If only Lily could have gone back to her, instead of to that great house, full of curious eyes and whispering voices.
He saw Mr. Hendricks that evening on his way home to supper. Mr. Hendricks had lost flesh and some of his buoyancy, but he was persistently optimistic.
“Up to last night I’d have said we were done, son,” he observed. “But this bomb business has settled them. The labor vote’ll split on it, sure as whooping cough.”
“They’ve bought a half-page in all the morning papers, disclaiming all responsibility and calling on all citizens to help them in protecting private property.”
“Have they, now,” said Hendricks, with grudging admiration. “Can you beat that? Where do they get the money, anyhow? If I lost my watch these days I’d have to do some high-finance before I’d be able to advertise for it.”
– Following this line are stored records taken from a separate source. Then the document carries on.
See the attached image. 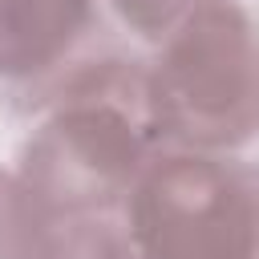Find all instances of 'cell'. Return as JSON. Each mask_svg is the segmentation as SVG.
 Wrapping results in <instances>:
<instances>
[{"label":"cell","instance_id":"6da1fadb","mask_svg":"<svg viewBox=\"0 0 259 259\" xmlns=\"http://www.w3.org/2000/svg\"><path fill=\"white\" fill-rule=\"evenodd\" d=\"M158 117L190 142H239L259 130V24L235 4L194 8L154 77Z\"/></svg>","mask_w":259,"mask_h":259},{"label":"cell","instance_id":"7a4b0ae2","mask_svg":"<svg viewBox=\"0 0 259 259\" xmlns=\"http://www.w3.org/2000/svg\"><path fill=\"white\" fill-rule=\"evenodd\" d=\"M134 239L146 259H251L255 202L214 162L174 158L138 186Z\"/></svg>","mask_w":259,"mask_h":259},{"label":"cell","instance_id":"3957f363","mask_svg":"<svg viewBox=\"0 0 259 259\" xmlns=\"http://www.w3.org/2000/svg\"><path fill=\"white\" fill-rule=\"evenodd\" d=\"M138 162L134 125L109 105H77L45 125L32 150V178L49 198L93 202L130 178Z\"/></svg>","mask_w":259,"mask_h":259},{"label":"cell","instance_id":"277c9868","mask_svg":"<svg viewBox=\"0 0 259 259\" xmlns=\"http://www.w3.org/2000/svg\"><path fill=\"white\" fill-rule=\"evenodd\" d=\"M89 0H0V73L53 65L81 32Z\"/></svg>","mask_w":259,"mask_h":259},{"label":"cell","instance_id":"5b68a950","mask_svg":"<svg viewBox=\"0 0 259 259\" xmlns=\"http://www.w3.org/2000/svg\"><path fill=\"white\" fill-rule=\"evenodd\" d=\"M117 4V12L134 24V28H142L146 36H158V32H166V28H174V24H182L194 8V0H113Z\"/></svg>","mask_w":259,"mask_h":259},{"label":"cell","instance_id":"8992f818","mask_svg":"<svg viewBox=\"0 0 259 259\" xmlns=\"http://www.w3.org/2000/svg\"><path fill=\"white\" fill-rule=\"evenodd\" d=\"M45 259H125L121 247L105 235V231H93V227H81L73 235H65Z\"/></svg>","mask_w":259,"mask_h":259}]
</instances>
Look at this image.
“All right, see Cardew,” were his parting words. “But he doesn’t want this election any more than I want my right leg. He’ll stick. You can talk, Cameron, I’ll say it. But you can’t pry him off with kind words, any more than you can a porous plaster.”
Behind Mr. Hendricks’ colloquialisms there was something sturdy and fine. His very vernacular made him popular; his honesty was beyond suspicion. If he belonged to the old school in politics, he had most of its virtues and few of its vices. He would take care of his friends, undoubtedly, but he was careful in his choice of friends. He would make the city a good place to live in. Like Willy Cameron, he saw it, not a center of trade so much as a vast settlement of homes. Business supported the city in his mind, not the city business.
Nevertheless the situation was serious, and it was with a sense of a desperate remedy for a desperate disease that Willy Cameron, after a careful toilet, rang the bell of the Cardew house that night. He had no hope of seeing Lily, but the mere thought that they were under one roof gave him a sense of nearness and of comfort in her safety.
Dinner was recently over, and he found both the Cardews, father and son, in the library smoking. He had arrived at a bad moment, for the bomb outrage, coming on top of Lily’s refusal to come home under the given conditions, had roused Anthony to a cold rage, and left Howard with a feeling of helplessness.
Anthony Cardew nodded to him grimly, but Howard shook hands and offered him a chair.
“I heard you speak some time ago, Mr. Cameron,” he said. “You made me wish I could have had your support.”
“I came to talk about that. I am sorry to have to come in the evening, but I am not free at any other time.”